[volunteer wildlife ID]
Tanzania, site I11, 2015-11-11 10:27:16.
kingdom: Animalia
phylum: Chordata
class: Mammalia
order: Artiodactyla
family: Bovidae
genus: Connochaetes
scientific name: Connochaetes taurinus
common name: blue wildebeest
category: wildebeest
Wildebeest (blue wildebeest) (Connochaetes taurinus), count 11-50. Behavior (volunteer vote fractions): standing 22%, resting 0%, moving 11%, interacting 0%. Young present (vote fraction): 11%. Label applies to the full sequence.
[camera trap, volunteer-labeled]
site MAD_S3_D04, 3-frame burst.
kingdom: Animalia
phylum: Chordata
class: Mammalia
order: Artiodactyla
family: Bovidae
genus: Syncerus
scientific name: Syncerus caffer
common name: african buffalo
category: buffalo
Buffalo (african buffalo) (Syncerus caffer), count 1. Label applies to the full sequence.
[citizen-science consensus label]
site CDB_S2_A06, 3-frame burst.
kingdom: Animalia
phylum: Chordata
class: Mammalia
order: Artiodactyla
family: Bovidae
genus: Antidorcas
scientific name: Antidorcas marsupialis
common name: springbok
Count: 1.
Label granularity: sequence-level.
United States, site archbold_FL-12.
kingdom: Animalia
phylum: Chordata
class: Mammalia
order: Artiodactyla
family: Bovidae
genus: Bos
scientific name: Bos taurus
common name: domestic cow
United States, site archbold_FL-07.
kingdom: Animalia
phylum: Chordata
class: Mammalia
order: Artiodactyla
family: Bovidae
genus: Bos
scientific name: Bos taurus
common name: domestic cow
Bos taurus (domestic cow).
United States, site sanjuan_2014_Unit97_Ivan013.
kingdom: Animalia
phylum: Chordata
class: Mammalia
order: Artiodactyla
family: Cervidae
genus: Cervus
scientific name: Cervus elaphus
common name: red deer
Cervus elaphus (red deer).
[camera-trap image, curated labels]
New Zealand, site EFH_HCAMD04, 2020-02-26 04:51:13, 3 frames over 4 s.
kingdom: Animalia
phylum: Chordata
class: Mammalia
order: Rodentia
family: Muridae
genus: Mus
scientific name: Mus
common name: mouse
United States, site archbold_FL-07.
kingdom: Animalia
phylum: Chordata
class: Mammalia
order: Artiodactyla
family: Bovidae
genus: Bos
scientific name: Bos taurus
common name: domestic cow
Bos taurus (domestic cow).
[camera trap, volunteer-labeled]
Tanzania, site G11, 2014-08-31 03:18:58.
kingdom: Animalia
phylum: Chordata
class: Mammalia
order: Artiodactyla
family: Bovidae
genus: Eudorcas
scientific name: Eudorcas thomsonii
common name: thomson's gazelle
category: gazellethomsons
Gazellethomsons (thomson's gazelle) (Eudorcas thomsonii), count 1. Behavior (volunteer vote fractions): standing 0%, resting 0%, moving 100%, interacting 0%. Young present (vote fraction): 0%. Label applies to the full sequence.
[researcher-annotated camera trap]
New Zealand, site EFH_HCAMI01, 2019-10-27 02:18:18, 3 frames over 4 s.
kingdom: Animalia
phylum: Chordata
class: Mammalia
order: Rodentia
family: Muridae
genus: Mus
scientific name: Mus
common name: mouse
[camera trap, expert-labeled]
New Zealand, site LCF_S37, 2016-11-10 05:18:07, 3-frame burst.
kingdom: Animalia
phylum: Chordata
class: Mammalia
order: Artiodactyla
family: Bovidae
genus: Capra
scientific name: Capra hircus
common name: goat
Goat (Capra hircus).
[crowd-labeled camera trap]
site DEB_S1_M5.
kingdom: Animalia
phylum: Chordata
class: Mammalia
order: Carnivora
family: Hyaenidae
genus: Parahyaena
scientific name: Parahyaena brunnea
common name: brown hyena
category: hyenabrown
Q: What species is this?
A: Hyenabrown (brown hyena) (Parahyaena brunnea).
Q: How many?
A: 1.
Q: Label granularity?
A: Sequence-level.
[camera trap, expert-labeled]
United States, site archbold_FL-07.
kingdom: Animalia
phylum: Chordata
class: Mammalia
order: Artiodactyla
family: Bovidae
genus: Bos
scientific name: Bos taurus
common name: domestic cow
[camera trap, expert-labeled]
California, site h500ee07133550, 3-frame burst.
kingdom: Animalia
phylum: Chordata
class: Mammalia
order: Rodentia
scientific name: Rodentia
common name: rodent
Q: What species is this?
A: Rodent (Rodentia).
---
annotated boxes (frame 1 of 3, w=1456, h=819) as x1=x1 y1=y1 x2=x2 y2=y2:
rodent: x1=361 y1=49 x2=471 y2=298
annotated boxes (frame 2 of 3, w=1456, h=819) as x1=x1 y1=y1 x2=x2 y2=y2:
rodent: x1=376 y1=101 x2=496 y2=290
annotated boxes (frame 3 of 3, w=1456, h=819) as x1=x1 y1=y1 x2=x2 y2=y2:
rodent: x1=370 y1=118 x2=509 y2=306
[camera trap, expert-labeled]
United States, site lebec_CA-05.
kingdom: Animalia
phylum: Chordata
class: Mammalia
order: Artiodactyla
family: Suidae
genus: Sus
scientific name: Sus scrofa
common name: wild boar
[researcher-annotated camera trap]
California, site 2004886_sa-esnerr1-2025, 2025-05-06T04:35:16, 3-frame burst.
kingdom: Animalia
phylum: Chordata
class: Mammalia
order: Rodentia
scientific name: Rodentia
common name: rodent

_ _ _ _

> [What this task involves]: Every entry above should be given again exactly as shown.

> [Solution for this exercise]:
[volunteer wildlife ID]
Tanzania, site I11, 2015-11-11 10:27:16.
kingdom: Animalia
phylum: Chordata
class: Mammalia
order: Artiodactyla
family: Bovidae
genus: Connochaetes
scientific name: Connochaetes taurinus
common name: blue wildebeest
category: wildebeest
Wildebeest (blue wildebeest) (Connochaetes taurinus), count 11-50. Behavior (volunteer vote fractions): standing 22%, resting 0%, moving 11%, interacting 0%. Young present (vote fraction): 11%. Label applies to the full sequence.
[camera trap, volunteer-labeled]
site MAD_S3_D04, 3-frame burst.
kingdom: Animalia
phylum: Chordata
class: Mammalia
order: Artiodactyla
family: Bovidae
genus: Syncerus
scientific name: Syncerus caffer
common name: african buffalo
category: buffalo
Buffalo (african buffalo) (Syncerus caffer), count 1. Label applies to the full sequence.
[citizen-science consensus label]
site CDB_S2_A06, 3-frame burst.
kingdom: Animalia
phylum: Chordata
class: Mammalia
order: Artiodactyla
family: Bovidae
genus: Antidorcas
scientific name: Antidorcas marsupialis
common name: springbok
Count: 1.
Label granularity: sequence-level.
United States, site archbold_FL-12.
kingdom: Animalia
phylum: Chordata
class: Mammalia
order: Artiodactyla
family: Bovidae
genus: Bos
scientific name: Bos taurus
common name: domestic cow
United States, site archbold_FL-07.
kingdom: Animalia
phylum: Chordata
class: Mammalia
order: Artiodactyla
family: Bovidae
genus: Bos
scientific name: Bos taurus
common name: domestic cow
Bos taurus (domestic cow).
United States, site sanjuan_2014_Unit97_Ivan013.
kingdom: Animalia
phylum: Chordata
class: Mammalia
order: Artiodactyla
family: Cervidae
genus: Cervus
scientific name: Cervus elaphus
common name: red deer
Cervus elaphus (red deer).
[camera-trap image, curated labels]
New Zealand, site EFH_HCAMD04, 2020-02-26 04:51:13, 3 frames over 4 s.
kingdom: Animalia
phylum: Chordata
class: Mammalia
order: Rodentia
family: Muridae
genus: Mus
scientific name: Mus
common name: mouse
United States, site archbold_FL-07.
kingdom: Animalia
phylum: Chordata
class: Mammalia
order: Artiodactyla
family: Bovidae
genus: Bos
scientific name: Bos taurus
common name: domestic cow
Bos taurus (domestic cow).
[camera trap, volunteer-labeled]
Tanzania, site G11, 2014-08-31 03:18:58.
kingdom: Animalia
phylum: Chordata
class: Mammalia
order: Artiodactyla
family: Bovidae
genus: Eudorcas
scientific name: Eudorcas thomsonii
common name: thomson's gazelle
category: gazellethomsons
Gazellethomsons (thomson's gazelle) (Eudorcas thomsonii), count 1. Behavior (volunteer vote fractions): standing 0%, resting 0%, moving 100%, interacting 0%. Young present (vote fraction): 0%. Label applies to the full sequence.
[researcher-annotated camera trap]
New Zealand, site EFH_HCAMI01, 2019-10-27 02:18:18, 3 frames over 4 s.
kingdom: Animalia
phylum: Chordata
class: Mammalia
order: Rodentia
family: Muridae
genus: Mus
scientific name: Mus
common name: mouse
[camera trap, expert-labeled]
New Zealand, site LCF_S37, 2016-11-10 05:18:07, 3-frame burst.
kingdom: Animalia
phylum: Chordata
class: Mammalia
order: Artiodactyla
family: Bovidae
genus: Capra
scientific name: Capra hircus
common name: goat
Goat (Capra hircus).
[crowd-labeled camera trap]
site DEB_S1_M5.
kingdom: Animalia
phylum: Chordata
class: Mammalia
order: Carnivora
family: Hyaenidae
genus: Parahyaena
scientific name: Parahyaena brunnea
common name: brown hyena
category: hyenabrown
Q: What species is this?
A: Hyenabrown (brown hyena) (Parahyaena brunnea).
Q: How many?
A: 1.
Q: Label granularity?
A: Sequence-level.
[camera trap, expert-labeled]
United States, site archbold_FL-07.
kingdom: Animalia
phylum: Chordata
class: Mammalia
order: Artiodactyla
family: Bovidae
genus: Bos
scientific name: Bos taurus
common name: domestic cow
[camera trap, expert-labeled]
California, site h500ee07133550, 3-frame burst.
kingdom: Animalia
phylum: Chordata
class: Mammalia
order: Rodentia
scientific name: Rodentia
common name: rodent
Q: What species is this?
A: Rodent (Rodentia).
---
annotated boxes (frame 1 of 3, w=1456, h=819) as x1=x1 y1=y1 x2=x2 y2=y2:
rodent: x1=361 y1=49 x2=471 y2=298
annotated boxes (frame 2 of 3, w=1456, h=819) as x1=x1 y1=y1 x2=x2 y2=y2:
rodent: x1=376 y1=101 x2=496 y2=290
annotated boxes (frame 3 of 3, w=1456, h=819) as x1=x1 y1=y1 x2=x2 y2=y2:
rodent: x1=370 y1=118 x2=509 y2=306
[camera trap, expert-labeled]
United States, site lebec_CA-05.
kingdom: Animalia
phylum: Chordata
class: Mammalia
order: Artiodactyla
family: Suidae
genus: Sus
scientific name: Sus scrofa
common name: wild boar
[researcher-annotated camera trap]
California, site 2004886_sa-esnerr1-2025, 2025-05-06T04:35:16, 3-frame burst.
kingdom: Animalia
phylum: Chordata
class: Mammalia
order: Rodentia
scientific name: Rodentia
common name: rodent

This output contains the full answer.